REQUIREMENT - Copy out the records so that each line matches the original.

RECORDS -
┄┄┄┄┄┄┄┄┄┄
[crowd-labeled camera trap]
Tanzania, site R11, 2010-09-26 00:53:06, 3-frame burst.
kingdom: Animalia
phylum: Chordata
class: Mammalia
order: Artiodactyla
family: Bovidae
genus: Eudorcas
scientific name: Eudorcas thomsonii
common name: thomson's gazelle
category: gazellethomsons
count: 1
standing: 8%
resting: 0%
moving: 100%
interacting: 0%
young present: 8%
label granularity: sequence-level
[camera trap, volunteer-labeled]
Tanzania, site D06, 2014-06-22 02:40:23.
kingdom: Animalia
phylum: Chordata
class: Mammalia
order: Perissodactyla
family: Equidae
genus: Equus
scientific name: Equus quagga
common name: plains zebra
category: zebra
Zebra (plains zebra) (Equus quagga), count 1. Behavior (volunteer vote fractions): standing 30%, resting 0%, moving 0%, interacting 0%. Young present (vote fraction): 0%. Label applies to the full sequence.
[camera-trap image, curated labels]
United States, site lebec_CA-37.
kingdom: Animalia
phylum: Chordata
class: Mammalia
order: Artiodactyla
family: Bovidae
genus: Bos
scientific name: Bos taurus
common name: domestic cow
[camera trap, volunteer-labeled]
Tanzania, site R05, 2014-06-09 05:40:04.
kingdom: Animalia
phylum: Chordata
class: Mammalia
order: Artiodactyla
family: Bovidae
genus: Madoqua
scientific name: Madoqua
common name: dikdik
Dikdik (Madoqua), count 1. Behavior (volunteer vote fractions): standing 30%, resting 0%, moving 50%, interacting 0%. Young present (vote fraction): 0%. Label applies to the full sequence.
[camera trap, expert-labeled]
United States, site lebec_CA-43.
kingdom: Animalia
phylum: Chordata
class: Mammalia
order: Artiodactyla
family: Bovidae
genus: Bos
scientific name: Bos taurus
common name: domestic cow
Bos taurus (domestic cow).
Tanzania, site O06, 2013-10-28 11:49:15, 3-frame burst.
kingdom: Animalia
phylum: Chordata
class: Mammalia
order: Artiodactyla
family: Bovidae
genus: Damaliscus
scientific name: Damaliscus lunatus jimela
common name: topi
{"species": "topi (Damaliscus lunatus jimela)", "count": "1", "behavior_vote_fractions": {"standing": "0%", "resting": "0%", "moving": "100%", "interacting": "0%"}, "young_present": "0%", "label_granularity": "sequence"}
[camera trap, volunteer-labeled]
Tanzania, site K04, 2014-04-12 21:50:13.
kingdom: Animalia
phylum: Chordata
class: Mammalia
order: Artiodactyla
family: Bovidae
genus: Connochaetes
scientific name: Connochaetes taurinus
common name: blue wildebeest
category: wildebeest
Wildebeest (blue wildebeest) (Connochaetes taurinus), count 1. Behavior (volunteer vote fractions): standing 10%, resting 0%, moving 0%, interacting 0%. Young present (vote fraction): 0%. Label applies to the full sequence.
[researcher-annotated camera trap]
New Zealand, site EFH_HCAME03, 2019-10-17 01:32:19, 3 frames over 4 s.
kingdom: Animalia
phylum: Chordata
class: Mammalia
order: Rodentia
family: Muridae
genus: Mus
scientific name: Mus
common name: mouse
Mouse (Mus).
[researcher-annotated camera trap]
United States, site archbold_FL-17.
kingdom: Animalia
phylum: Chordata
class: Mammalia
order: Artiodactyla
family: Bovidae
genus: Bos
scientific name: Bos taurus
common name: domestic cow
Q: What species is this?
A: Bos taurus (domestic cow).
┄┄┄┄┄┄┄┄┄┄
COMPLETED TASK -
[crowd-labeled camera trap]
Tanzania, site R11, 2010-09-26 00:53:06, 3-frame burst.
kingdom: Animalia
phylum: Chordata
class: Mammalia
order: Artiodactyla
family: Bovidae
genus: Eudorcas
scientific name: Eudorcas thomsonii
common name: thomson's gazelle
category: gazellethomsons
count: 1
standing: 8%
resting: 0%
moving: 100%
interacting: 0%
young present: 8%
label granularity: sequence-level
[camera trap, volunteer-labeled]
Tanzania, site D06, 2014-06-22 02:40:23.
kingdom: Animalia
phylum: Chordata
class: Mammalia
order: Perissodactyla
family: Equidae
genus: Equus
scientific name: Equus quagga
common name: plains zebra
category: zebra
Zebra (plains zebra) (Equus quagga), count 1. Behavior (volunteer vote fractions): standing 30%, resting 0%, moving 0%, interacting 0%. Young present (vote fraction): 0%. Label applies to the full sequence.
[camera-trap image, curated labels]
United States, site lebec_CA-37.
kingdom: Animalia
phylum: Chordata
class: Mammalia
order: Artiodactyla
family: Bovidae
genus: Bos
scientific name: Bos taurus
common name: domestic cow
[camera trap, volunteer-labeled]
Tanzania, site R05, 2014-06-09 05:40:04.
kingdom: Animalia
phylum: Chordata
class: Mammalia
order: Artiodactyla
family: Bovidae
genus: Madoqua
scientific name: Madoqua
common name: dikdik
Dikdik (Madoqua), count 1. Behavior (volunteer vote fractions): standing 30%, resting 0%, moving 50%, interacting 0%. Young present (vote fraction): 0%. Label applies to the full sequence.
[camera trap, expert-labeled]
United States, site lebec_CA-43.
kingdom: Animalia
phylum: Chordata
class: Mammalia
order: Artiodactyla
family: Bovidae
genus: Bos
scientific name: Bos taurus
common name: domestic cow
Bos taurus (domestic cow).
Tanzania, site O06, 2013-10-28 11:49:15, 3-frame burst.
kingdom: Animalia
phylum: Chordata
class: Mammalia
order: Artiodactyla
family: Bovidae
genus: Damaliscus
scientific name: Damaliscus lunatus jimela
common name: topi
{"species": "topi (Damaliscus lunatus jimela)", "count": "1", "behavior_vote_fractions": {"standing": "0%", "resting": "0%", "moving": "100%", "interacting": "0%"}, "young_present": "0%", "label_granularity": "sequence"}
[camera trap, volunteer-labeled]
Tanzania, site K04, 2014-04-12 21:50:13.
kingdom: Animalia
phylum: Chordata
class: Mammalia
order: Artiodactyla
family: Bovidae
genus: Connochaetes
scientific name: Connochaetes taurinus
common name: blue wildebeest
category: wildebeest
Wildebeest (blue wildebeest) (Connochaetes taurinus), count 1. Behavior (volunteer vote fractions): standing 10%, resting 0%, moving 0%, interacting 0%. Young present (vote fraction): 0%. Label applies to the full sequence.
[researcher-annotated camera trap]
New Zealand, site EFH_HCAME03, 2019-10-17 01:32:19, 3 frames over 4 s.
kingdom: Animalia
phylum: Chordata
class: Mammalia
order: Rodentia
family: Muridae
genus: Mus
scientific name: Mus
common name: mouse
Mouse (Mus).
[researcher-annotated camera trap]
United States, site archbold_FL-17.
kingdom: Animalia
phylum: Chordata
class: Mammalia
order: Artiodactyla
family: Bovidae
genus: Bos
scientific name: Bos taurus
common name: domestic cow
Q: What species is this?
A: Bos taurus (domestic cow).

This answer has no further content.